Earlier this year, Yelp released a subset of their data to be used for academic use. The dataset includes business data (e.g., address, longitude, latitude), review data (e.g., number of ‘cool’ votes) and user data (e.g., name of user, number of reviews). Yelp provided these data for the following 30 colleges and universities (the nearest 250 businesses to these campuses):

  • Brown University
  • California Institute of Technology
  • California Polytechnic State University
  • Carnegie Mellon University
  • Columbia University
  • Cornell University
  • Georgia Institute of Technology
  • Harvard University
  • Harvey Mudd College
  • Massachusetts Institute of Technology
  • Princeton University
  • Purdue University
  • Rensselaer Polytechnic Institute
  • Rice University
  • Stanford University
  • University of California – Los Angeles
  • University of California – San Diego
  • University of California at Berkeley
  • University of Illinois – Urbana-Champaign
  • University of Maryland – College Park
  • University of Massachusetts – Amherst
  • University of Michigan – Ann Arbor
  • University of North Carolina – Chapel Hill
  • University of Pennsylvania
  • University of Southern California
  • University of Texas – Austin
  • University of Washington
  • University of Waterloo
  • University of Wisconsin – Madison
  • Virginia Tech

*Yelp claims that you can email them to add other campuses, but when I did that to request the University of Minnesota, they responded that they were not adding other campuses at the time. Perhaps if more requests come in they will update the dataset.

The data is in the JSON format, which makes d3 a good candidate for visualization work. R can also read JSON formatted data using the rjson package. [See the StackOverflow post here.] You need to install Yelp’s Python framework to obtain the data, but instructions are on the webpage. They also provide a GitHub page to inspire you.

What questions can you answer with this dataset? Here are some examples?
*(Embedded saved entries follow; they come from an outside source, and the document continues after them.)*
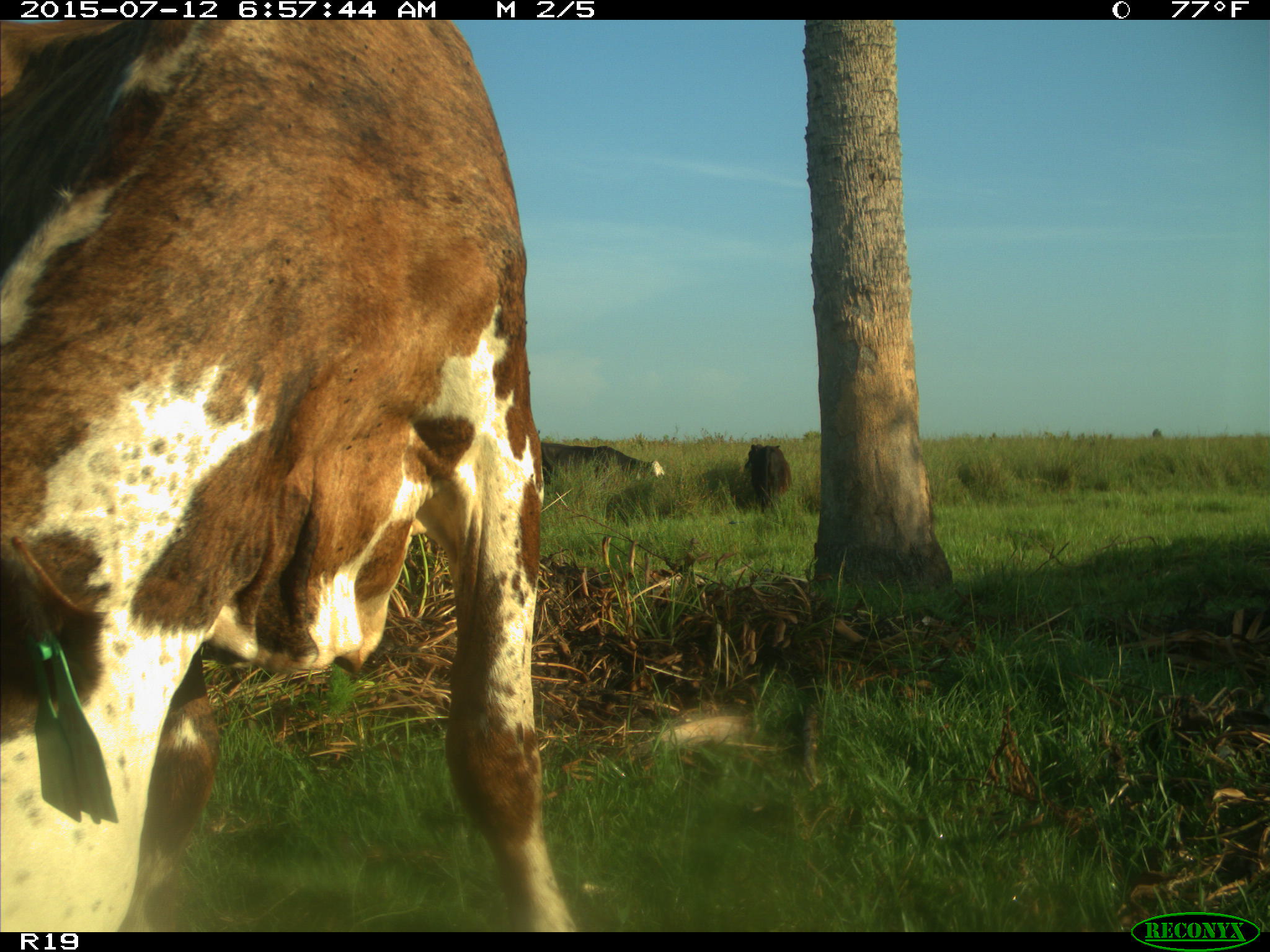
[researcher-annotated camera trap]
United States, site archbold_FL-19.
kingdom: Animalia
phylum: Chordata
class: Mammalia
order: Artiodactyla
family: Bovidae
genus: Bos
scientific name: Bos taurus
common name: domestic cow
  • Which review or reviews have the most number of unique words (i.e., words not seen in any other review)? [see here]
  • Can you predict which businesses will close based on reviews?
  • Are there businesses that users tend to rate highly when they rate other businesses highly (i.e., are there associations between businesses that owners should/could take advantage of)?
  • Are there differences in the reviews of `new’ and `old’ businesses? How do these changes play out over time?

There are many others that I am sure people can come up with, most probably more interesting than those. If anyone has worked with this dataset and produced something, link to it in the comments.